[Scene-based reasoning records]
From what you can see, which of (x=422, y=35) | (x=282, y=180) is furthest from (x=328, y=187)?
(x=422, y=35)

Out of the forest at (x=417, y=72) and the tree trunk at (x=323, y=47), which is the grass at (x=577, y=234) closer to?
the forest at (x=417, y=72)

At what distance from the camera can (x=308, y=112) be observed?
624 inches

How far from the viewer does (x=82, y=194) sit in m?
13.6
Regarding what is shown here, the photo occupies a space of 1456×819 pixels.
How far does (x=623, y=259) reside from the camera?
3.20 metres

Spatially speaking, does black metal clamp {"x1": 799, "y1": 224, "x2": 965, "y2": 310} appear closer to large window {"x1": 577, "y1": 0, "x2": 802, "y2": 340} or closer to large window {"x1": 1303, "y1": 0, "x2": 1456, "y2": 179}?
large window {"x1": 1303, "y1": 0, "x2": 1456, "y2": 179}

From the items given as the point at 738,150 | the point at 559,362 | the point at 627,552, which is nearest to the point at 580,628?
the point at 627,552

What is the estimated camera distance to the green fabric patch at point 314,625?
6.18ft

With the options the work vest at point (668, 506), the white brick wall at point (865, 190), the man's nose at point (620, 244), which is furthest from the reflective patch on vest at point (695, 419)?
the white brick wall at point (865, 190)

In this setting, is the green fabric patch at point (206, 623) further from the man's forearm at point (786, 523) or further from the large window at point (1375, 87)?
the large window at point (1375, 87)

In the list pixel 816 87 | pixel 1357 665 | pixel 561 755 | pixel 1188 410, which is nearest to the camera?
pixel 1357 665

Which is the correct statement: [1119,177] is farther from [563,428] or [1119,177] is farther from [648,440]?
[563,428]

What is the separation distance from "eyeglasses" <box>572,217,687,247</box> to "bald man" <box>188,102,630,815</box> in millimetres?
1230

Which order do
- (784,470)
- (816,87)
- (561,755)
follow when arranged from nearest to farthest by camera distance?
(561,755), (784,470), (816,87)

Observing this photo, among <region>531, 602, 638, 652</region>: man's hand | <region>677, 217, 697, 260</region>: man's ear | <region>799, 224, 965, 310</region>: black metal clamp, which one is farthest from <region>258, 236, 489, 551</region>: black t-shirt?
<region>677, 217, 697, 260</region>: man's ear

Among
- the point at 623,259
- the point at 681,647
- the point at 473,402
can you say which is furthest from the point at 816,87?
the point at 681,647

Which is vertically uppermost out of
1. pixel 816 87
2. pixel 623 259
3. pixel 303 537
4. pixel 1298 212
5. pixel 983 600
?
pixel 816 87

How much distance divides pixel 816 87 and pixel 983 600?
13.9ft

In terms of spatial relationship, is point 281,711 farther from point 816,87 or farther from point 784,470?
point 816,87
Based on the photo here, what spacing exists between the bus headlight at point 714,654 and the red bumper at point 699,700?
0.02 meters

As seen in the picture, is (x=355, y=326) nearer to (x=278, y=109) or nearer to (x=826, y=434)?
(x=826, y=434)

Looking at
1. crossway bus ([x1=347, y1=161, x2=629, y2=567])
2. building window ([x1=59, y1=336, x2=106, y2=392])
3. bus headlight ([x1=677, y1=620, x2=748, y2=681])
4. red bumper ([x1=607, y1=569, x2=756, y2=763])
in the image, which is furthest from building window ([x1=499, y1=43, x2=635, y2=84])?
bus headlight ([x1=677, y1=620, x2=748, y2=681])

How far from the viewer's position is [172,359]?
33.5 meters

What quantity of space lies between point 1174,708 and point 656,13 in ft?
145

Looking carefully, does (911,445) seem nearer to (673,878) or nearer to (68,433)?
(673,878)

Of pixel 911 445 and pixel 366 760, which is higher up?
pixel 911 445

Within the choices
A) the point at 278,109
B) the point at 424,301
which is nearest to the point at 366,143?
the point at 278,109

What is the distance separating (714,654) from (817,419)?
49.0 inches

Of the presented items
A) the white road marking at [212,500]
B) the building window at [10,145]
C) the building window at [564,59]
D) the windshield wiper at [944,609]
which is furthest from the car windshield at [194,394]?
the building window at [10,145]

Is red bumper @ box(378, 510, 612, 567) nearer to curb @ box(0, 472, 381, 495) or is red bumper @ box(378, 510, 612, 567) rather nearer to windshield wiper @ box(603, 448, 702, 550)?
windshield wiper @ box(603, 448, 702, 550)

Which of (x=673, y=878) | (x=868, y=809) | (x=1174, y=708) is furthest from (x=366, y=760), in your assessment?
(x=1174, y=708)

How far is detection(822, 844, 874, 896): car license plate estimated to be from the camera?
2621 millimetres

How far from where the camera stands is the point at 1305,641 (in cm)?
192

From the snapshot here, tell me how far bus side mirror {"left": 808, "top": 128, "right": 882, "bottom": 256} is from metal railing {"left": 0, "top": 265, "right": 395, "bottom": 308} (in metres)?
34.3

PROBLEM DESCRIPTION - Write out the lines above exactly as they appear.

FULL SOLUTION -
From what you can see, which of (x=422, y=35) | (x=282, y=180) is furthest from (x=328, y=187)?
(x=422, y=35)

Out of the forest at (x=417, y=72) and the tree trunk at (x=323, y=47), which is the grass at (x=577, y=234) closer to?
the forest at (x=417, y=72)

At what distance from the camera can (x=308, y=112) be observed?
624 inches

How far from the viewer does (x=82, y=194) sit in m?
13.6
Regarding what is shown here, the photo occupies a space of 1456×819 pixels.
How far does (x=623, y=259) reside from the camera?
3.20 metres

Spatially speaking, does black metal clamp {"x1": 799, "y1": 224, "x2": 965, "y2": 310} appear closer to large window {"x1": 577, "y1": 0, "x2": 802, "y2": 340} or closer to large window {"x1": 1303, "y1": 0, "x2": 1456, "y2": 179}?
large window {"x1": 1303, "y1": 0, "x2": 1456, "y2": 179}

From the items given as the point at 738,150 | the point at 559,362 | the point at 627,552, which is nearest to the point at 580,628?
the point at 627,552

What is the estimated camera distance to the green fabric patch at point 314,625?
6.18ft

With the options the work vest at point (668, 506), the white brick wall at point (865, 190), the man's nose at point (620, 244), which is furthest from the reflective patch on vest at point (695, 419)?
the white brick wall at point (865, 190)

In this setting, is the green fabric patch at point (206, 623) further from the man's forearm at point (786, 523) or further from the large window at point (1375, 87)?
the large window at point (1375, 87)

In the list pixel 816 87 | pixel 1357 665 | pixel 561 755 | pixel 1188 410, which is nearest to the camera?
pixel 1357 665

Which is the correct statement: [1119,177] is farther from [563,428] or [1119,177] is farther from [648,440]?
[563,428]

What is the separation distance from "eyeglasses" <box>572,217,687,247</box> to "bald man" <box>188,102,630,815</box> in millimetres?
1230

Which order do
- (784,470)
- (816,87)
- (561,755)
follow when arranged from nearest to farthest by camera distance?
(561,755), (784,470), (816,87)

Observing this photo, among <region>531, 602, 638, 652</region>: man's hand | <region>677, 217, 697, 260</region>: man's ear | <region>799, 224, 965, 310</region>: black metal clamp, which one is farthest from <region>258, 236, 489, 551</region>: black t-shirt?
<region>677, 217, 697, 260</region>: man's ear

Among
- the point at 623,259
- the point at 681,647
- the point at 473,402
can you say which is furthest from the point at 816,87?
the point at 681,647

Which is vertically uppermost out of
1. pixel 816 87
2. pixel 623 259
3. pixel 303 537
4. pixel 1298 212
5. pixel 983 600
?
pixel 816 87

How much distance divides pixel 816 87 and pixel 983 600?
13.9ft

In terms of spatial relationship, is point 281,711 farther from point 816,87 or farther from point 784,470?
point 816,87
Based on the photo here, what spacing exists between the bus headlight at point 714,654 and the red bumper at point 699,700?
0.02 meters

As seen in the picture, is (x=355, y=326) nearer to (x=278, y=109) or nearer to (x=826, y=434)?
(x=826, y=434)

Looking at
1. crossway bus ([x1=347, y1=161, x2=629, y2=567])
2. building window ([x1=59, y1=336, x2=106, y2=392])
3. bus headlight ([x1=677, y1=620, x2=748, y2=681])
4. red bumper ([x1=607, y1=569, x2=756, y2=763])
in the image, which is furthest from building window ([x1=499, y1=43, x2=635, y2=84])?
bus headlight ([x1=677, y1=620, x2=748, y2=681])

How far from the viewer's position is [172,359]?
33.5 meters

What quantity of space lies between point 1174,708 and point 656,13 in ft?
145

Looking carefully, does (911,445) seem nearer to (673,878) or nearer to (68,433)?
(673,878)

Of pixel 911 445 and pixel 366 760, which is higher up?
pixel 911 445

Within the choices
A) the point at 278,109
B) the point at 424,301
which is nearest to the point at 366,143?
the point at 278,109

What is the distance separating (714,654) from (817,419)?
49.0 inches

Of the presented items
A) the white road marking at [212,500]
B) the building window at [10,145]
C) the building window at [564,59]
D) the windshield wiper at [944,609]
which is furthest from the car windshield at [194,394]?
the building window at [10,145]

Is red bumper @ box(378, 510, 612, 567) nearer to curb @ box(0, 472, 381, 495) or is red bumper @ box(378, 510, 612, 567) rather nearer to windshield wiper @ box(603, 448, 702, 550)?
windshield wiper @ box(603, 448, 702, 550)

Which of (x=673, y=878) | (x=868, y=809) | (x=1174, y=708) is furthest from (x=366, y=760), in your assessment?
(x=1174, y=708)

How far is detection(822, 844, 874, 896): car license plate estimated to be from the camera?
2621 millimetres

How far from where the camera stands is the point at 1305,641 (in cm)?
192

From the snapshot here, tell me how far bus side mirror {"left": 808, "top": 128, "right": 882, "bottom": 256} is from metal railing {"left": 0, "top": 265, "right": 395, "bottom": 308} (in metres)?
34.3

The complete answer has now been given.